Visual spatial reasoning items
■ ■ ■ ■ ■

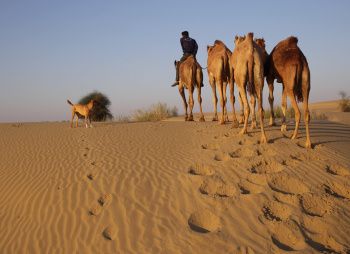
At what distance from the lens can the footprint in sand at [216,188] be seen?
6566 millimetres

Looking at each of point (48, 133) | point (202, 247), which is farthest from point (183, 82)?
point (202, 247)

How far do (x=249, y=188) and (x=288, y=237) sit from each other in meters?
1.43

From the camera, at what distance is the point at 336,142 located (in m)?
9.26

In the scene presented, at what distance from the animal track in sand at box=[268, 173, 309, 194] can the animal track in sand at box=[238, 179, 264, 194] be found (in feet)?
0.74

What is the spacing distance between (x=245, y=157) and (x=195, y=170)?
3.66 ft

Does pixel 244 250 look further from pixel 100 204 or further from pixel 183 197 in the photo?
pixel 100 204

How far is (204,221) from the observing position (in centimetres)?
585

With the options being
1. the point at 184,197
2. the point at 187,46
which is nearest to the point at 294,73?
the point at 184,197

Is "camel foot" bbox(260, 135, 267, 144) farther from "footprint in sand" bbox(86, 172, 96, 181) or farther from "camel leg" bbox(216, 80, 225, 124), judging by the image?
"footprint in sand" bbox(86, 172, 96, 181)

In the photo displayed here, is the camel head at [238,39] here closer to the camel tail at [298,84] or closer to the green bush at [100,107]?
the camel tail at [298,84]

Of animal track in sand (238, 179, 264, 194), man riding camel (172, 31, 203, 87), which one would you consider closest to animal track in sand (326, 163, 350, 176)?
animal track in sand (238, 179, 264, 194)

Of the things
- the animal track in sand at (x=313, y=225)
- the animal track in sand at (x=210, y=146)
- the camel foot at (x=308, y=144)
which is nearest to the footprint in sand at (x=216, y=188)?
the animal track in sand at (x=313, y=225)

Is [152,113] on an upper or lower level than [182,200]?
upper

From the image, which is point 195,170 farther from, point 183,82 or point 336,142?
point 183,82
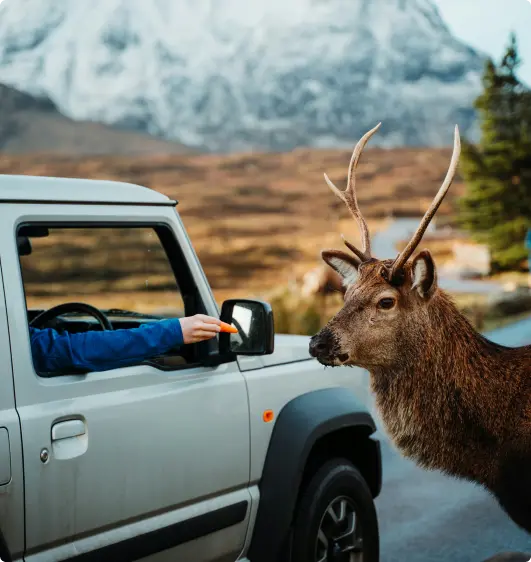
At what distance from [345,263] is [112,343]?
134 centimetres

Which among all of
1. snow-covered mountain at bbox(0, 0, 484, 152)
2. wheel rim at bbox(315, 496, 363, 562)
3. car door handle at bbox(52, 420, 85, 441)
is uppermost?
snow-covered mountain at bbox(0, 0, 484, 152)

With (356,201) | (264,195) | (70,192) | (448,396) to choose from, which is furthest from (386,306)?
(264,195)

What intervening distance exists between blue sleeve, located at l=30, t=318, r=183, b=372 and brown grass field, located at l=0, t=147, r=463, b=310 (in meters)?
12.8

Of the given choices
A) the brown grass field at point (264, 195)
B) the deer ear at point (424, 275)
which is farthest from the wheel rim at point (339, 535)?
the brown grass field at point (264, 195)

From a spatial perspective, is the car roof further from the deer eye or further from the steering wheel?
the deer eye

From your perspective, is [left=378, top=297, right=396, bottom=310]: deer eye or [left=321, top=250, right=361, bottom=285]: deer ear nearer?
[left=378, top=297, right=396, bottom=310]: deer eye

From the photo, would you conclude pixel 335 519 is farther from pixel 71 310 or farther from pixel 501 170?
pixel 501 170

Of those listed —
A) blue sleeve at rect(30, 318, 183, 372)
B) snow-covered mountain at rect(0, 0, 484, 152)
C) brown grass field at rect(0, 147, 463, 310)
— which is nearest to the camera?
blue sleeve at rect(30, 318, 183, 372)

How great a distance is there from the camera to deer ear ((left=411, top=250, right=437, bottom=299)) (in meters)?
3.95

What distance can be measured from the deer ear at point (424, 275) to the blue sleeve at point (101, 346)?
114 centimetres

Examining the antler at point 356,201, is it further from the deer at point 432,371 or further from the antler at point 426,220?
the antler at point 426,220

■ ■ ■ ■ ■

Arrange the lines of the items as a Markdown table with the columns Row and Line. Start with the line holding "From a spatial", go through the last of the items inclusive, and leave out blank lines.

_Completed task_:
| Row | Line |
|---|---|
| 1 | From a spatial perspective, is the car roof further from the deer eye or further from the steering wheel? |
| 2 | the deer eye |
| 3 | From your perspective, is [left=378, top=297, right=396, bottom=310]: deer eye or [left=321, top=250, right=361, bottom=285]: deer ear nearer? |
| 4 | [left=378, top=297, right=396, bottom=310]: deer eye |
| 5 | From the photo, would you conclude pixel 335 519 is farther from pixel 71 310 or farther from pixel 501 170? |
| 6 | pixel 501 170 |
| 7 | Of those listed — |
| 8 | A) blue sleeve at rect(30, 318, 183, 372) |
| 9 | B) snow-covered mountain at rect(0, 0, 484, 152) |
| 10 | C) brown grass field at rect(0, 147, 463, 310) |
| 11 | — which is nearest to the camera? |
| 12 | blue sleeve at rect(30, 318, 183, 372) |
| 13 | How great a distance is there from the camera to deer ear ((left=411, top=250, right=437, bottom=299)) (in meters)? |
| 14 | 3.95 |
| 15 | What distance can be measured from the deer ear at point (424, 275) to the blue sleeve at point (101, 346)? |
| 16 | 114 centimetres |
| 17 | Examining the antler at point 356,201, is it further from the deer at point 432,371 or further from the antler at point 426,220? |
| 18 | the antler at point 426,220 |